What was at 1 p.m. yesterday a “fundamental agreement on a set of principles” became, by yesterday evening, a bloodbath of partisan politics, which once again took precedence over the interests of the American people. And at the center of all this mess was the heroic savior of the economy, America’s patron saint who beneficently champions the cause of “country first” – John McCain.
Whether or not you agreed with the bailout plan, you have to ask yourself – since we are in the middle of a (allegedly suspended) presidential campaign where one candidate valiantly stated that he’d put securing a swift resolution of the sudden economic crisis ahead of getting elected – why the “fundamental agreement” fell apart. The answer is simple: John McCain came to town.
The timeline is clear. Both The New York Times and The Washington Post report that at 1 p.m. yesterday senior congressional leadership in both the Senate Banking and House Financial Services committees announced a bipartisan agreement on a set of principles that they were confident would become legislation passable within days. Senator Robert Bennett, a Republican and the chief Senate negotiator for the Republicans, said he was confident that “we will indeed have a plan that will pass the House, pass the Senate and be signed by the president and bring a sense of certainty to this crisis.” That was bipartisanship; that was putting the American people first and leaving political posturing at the door in what Bennett described as “one of the most productive sessions…I have participated in since I have been in the Senate.”

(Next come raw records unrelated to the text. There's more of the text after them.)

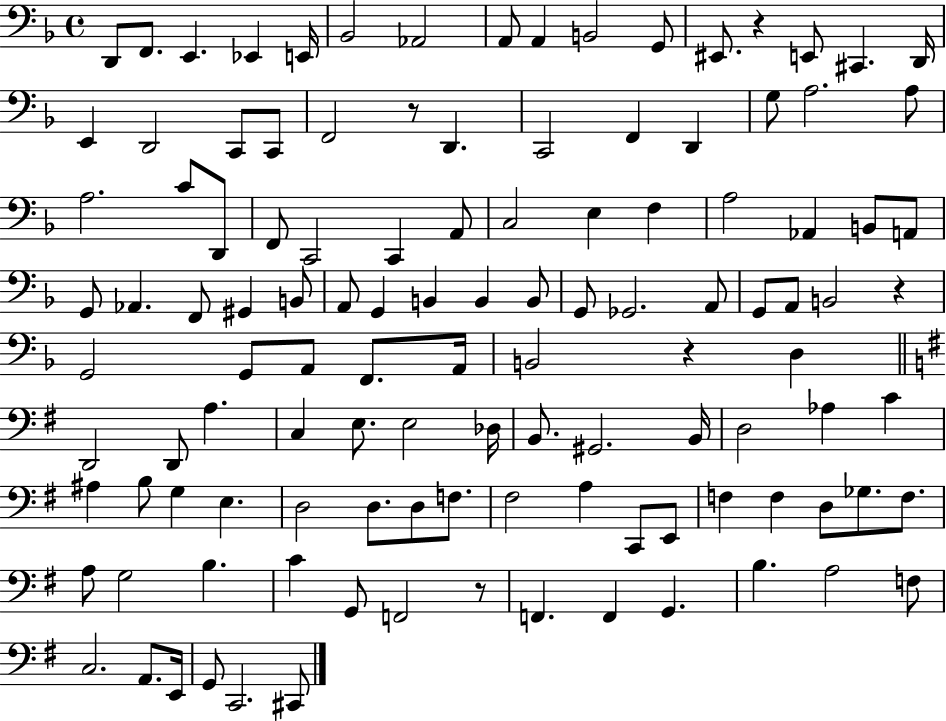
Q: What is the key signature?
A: F major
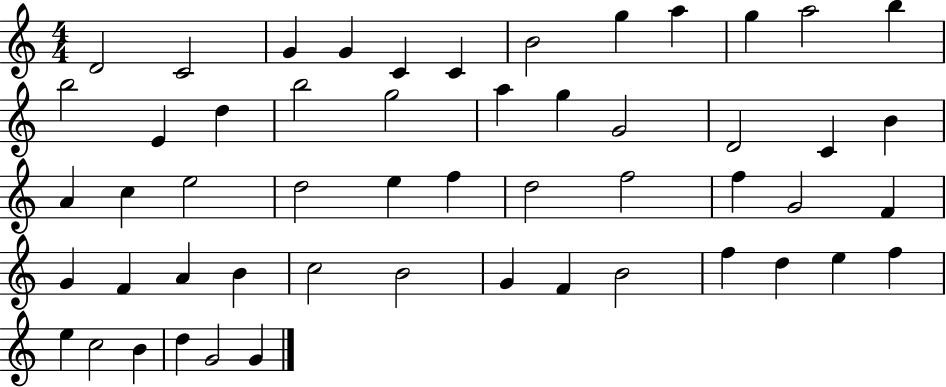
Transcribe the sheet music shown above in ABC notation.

X:1
T:Untitled
M:4/4
L:1/4
K:C
D2 C2 G G C C B2 g a g a2 b b2 E d b2 g2 a g G2 D2 C B A c e2 d2 e f d2 f2 f G2 F G F A B c2 B2 G F B2 f d e f e c2 B d G2 G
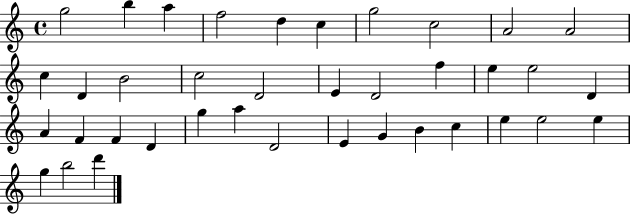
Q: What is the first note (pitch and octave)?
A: G5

But, apparently, House Republican Leader John Boehner and Rep. Spencer Bachus (R-Ala.) – who attended the negotiation sessions – had other ideas. While Democrats and Republicans were reaching a bipartisan compromise at the Capital, Bachus was having breakfast with two McCain advisors, continuing discussion of the details of an alternative proposal that the negotiators apparently knew nothing about. The breakfast came after a Wednesday call between Bachus and McCain. Bachus then had a follow-up conversation with McCain immediately after the negotiation session. Bachus said this alternative proposal had McCain’s support, a fact which Bachus and Boehner apparently knew as early as Wednesday but never bothered to tell their fellow Republicans in the Banking and Financial Services committees. In fact, unbeknownst to the Bush Administration and to Democratic and Republican leadership in the negotiation sessions, this alternative had gotten so much support among what the Washington Post described as a “renegade bloc of Republicans” that McCain, as he would later tell ABC, knew going into the 4 p.m. White House meeting that “there was never a deal.”
McCain, however, rather than try to stave off the embarrassment of a public fallout at the meeting and a negotiation-choking breakdown in trust among Democrats and Republicans needed for further negotiations, chose to keep that sentiment to himself. In fact, it was not until the White House meeting that anyone outside of McCain and his cadre of Republican supporters even heard about this new proposal (a proposal which, by the way, Paulson and Bernanke had earlier considered and rejected). Even President Bush was “surprised and angered” by the development. Once the meeting got underway, Boehner – to the surprise of many in the room (except McCain) – declared that he had a “caucus” and that it did not support the plan put forth by Paulson.
Boehner’s alternative was met with intense questions from Obama and Rep. Barney Frank (D-Mass.) and was rejected outright by Bush and Paulson. McCain, however, seeing a cataclysm emerge in the negotiations that he’d apparently flown in on his white chariot to save, declined to take a stand. At the one moment when McCain could have proven himself presidential – indeed at the moment that McCain could have demonstrated that he did not “suspend” his campaign as a Hail Mary pass to revitalize it – McCain chose not to take the lead and take a position that could have saved the negotiations. Even the Atlantic’s Marc Ambinder, whose report McCain put forth as an accurate depiction of what took place, wondered “if not to get these recalcitrant Republicans on board, why did McCain go to Washington in the first place?”
The answer, Mr. Ambinder, is clear. McCain went to Washington not to help bring consensus to his Party, but rather to try and once again reinvent himself and revitalize his campaign by painting himself as the great deregulator who put forth a plan that stood up to those pesky “socialist” Democrats and the backward Bush Administration. Translation: McCain is once again the “maverick” who represents a change from Bush policies. By declining to take a stand at the meeting, he’s trying to preserve an argument in case this mumbo-jumbo doesn’t fly. At this point, McCain is as transparent as the air on a crisp winter morning. He doesn’t care about this country or even his own Party (what McCain and Boehner did at the meeting was akin to a coup d’état). All McCain cares about is winning this election, and to achieve that aim a divided Republican Party – and the suffering of millions of Americans in the economic collapse that is certain to come if these stall tactics continue – is a small price to pay.